According to industry data, the Korean duo made up a combined 23 percent of market shares in the US in May, down from 35 percent in April. In the meantime, Japanese companies saw their market shares soar from 65 percent to 87 percent.

Most of the top-selling EVs of the month were powered by Japanese-made batteries, except two models -- General Motors’ Chevrolet Volt and BMW i3 -- which use batteries from LG Chem and Samsung SDI, respectively. 

GM's first full-electric car Chevrolet Bolt that is powered by LG Chem batteries
GM's first full-electric car Chevrolet Bolt that is powered by LG Chem batteries

Panasonic was a dominant player, supplying batteries to the Nissan Leaf, the Tesla Model X and S and the Ford Fusion Energi plug-in hybrid.

But industry watchers predict a more heated competition in the latter half of this year as new EV models, powered by Korean-made batteries, are expected to come out.

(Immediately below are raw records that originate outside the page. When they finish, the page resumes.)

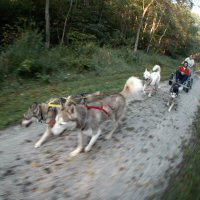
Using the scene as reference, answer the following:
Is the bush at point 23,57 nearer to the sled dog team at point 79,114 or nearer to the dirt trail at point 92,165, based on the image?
the dirt trail at point 92,165

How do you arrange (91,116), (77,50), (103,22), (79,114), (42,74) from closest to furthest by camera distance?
1. (79,114)
2. (91,116)
3. (42,74)
4. (77,50)
5. (103,22)

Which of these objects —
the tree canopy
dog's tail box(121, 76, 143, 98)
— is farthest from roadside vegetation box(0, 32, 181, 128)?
dog's tail box(121, 76, 143, 98)

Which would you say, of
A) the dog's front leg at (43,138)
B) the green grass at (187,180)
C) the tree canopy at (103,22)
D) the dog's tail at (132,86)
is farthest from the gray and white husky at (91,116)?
the tree canopy at (103,22)

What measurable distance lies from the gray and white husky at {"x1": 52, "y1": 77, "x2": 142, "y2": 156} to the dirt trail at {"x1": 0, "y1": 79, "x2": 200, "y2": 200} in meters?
0.45

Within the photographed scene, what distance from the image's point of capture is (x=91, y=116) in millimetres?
5527

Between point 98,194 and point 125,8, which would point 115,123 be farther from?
point 125,8

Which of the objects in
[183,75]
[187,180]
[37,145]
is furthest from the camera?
[183,75]

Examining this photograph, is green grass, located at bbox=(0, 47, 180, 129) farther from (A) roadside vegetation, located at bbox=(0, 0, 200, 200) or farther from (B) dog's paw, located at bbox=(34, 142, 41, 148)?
(B) dog's paw, located at bbox=(34, 142, 41, 148)

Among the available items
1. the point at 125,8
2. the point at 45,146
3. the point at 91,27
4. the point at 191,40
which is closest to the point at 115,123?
the point at 45,146

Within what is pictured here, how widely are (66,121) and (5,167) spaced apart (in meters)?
1.38

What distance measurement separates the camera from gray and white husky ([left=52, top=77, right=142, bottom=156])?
490cm

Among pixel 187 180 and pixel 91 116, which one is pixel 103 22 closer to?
pixel 91 116

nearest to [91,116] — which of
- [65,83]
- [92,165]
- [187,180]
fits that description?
[92,165]

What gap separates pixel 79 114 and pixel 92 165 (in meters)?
1.06
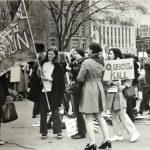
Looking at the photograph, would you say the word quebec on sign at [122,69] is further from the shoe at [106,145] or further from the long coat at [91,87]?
the shoe at [106,145]

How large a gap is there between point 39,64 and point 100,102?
1.41 meters

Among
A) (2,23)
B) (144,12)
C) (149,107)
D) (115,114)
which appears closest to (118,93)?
(115,114)

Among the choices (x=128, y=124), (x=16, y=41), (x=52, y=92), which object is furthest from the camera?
(x=52, y=92)

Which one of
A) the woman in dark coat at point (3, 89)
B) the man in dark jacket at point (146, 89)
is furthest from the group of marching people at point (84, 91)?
the man in dark jacket at point (146, 89)

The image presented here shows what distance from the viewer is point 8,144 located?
843 centimetres

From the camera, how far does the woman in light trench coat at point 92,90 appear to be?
758cm

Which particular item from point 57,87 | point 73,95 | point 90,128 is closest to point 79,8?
point 73,95

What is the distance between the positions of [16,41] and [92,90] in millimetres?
1548

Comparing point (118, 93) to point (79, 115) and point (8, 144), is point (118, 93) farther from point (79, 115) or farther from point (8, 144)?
point (8, 144)

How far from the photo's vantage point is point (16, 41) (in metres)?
8.16

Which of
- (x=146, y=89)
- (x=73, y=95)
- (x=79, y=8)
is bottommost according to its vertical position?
(x=146, y=89)

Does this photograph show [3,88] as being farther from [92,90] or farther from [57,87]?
[92,90]

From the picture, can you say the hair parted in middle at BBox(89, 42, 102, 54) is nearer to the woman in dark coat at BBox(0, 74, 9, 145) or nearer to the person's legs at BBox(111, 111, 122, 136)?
the person's legs at BBox(111, 111, 122, 136)

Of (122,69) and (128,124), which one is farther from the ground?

GM plans to launch its first full-electric model Bolt that uses LG Chem batteries in July. The car can drive up to 320 kilometers on a single charge.

BMW is also expected to release an upgraded version of its i3 compact. Samsung SDI is the sole battery suppliers to the German luxury carmaker’s electric and plug-in hybrid models.

Hyundai Motor’s Ioniq EV, powered by LG batteries, will debut in the US market in July.

Volkswagen’s full-electric hatch e-Golf is the only new Panasonic-powered model that will come out in the latter half of the year.

“In the latter half of the year, more EV models will use Korean-made batteries. Then, the market share gap between Korean and Japanese battery makers is likely to be narrowed in the coming months,” said an industry source.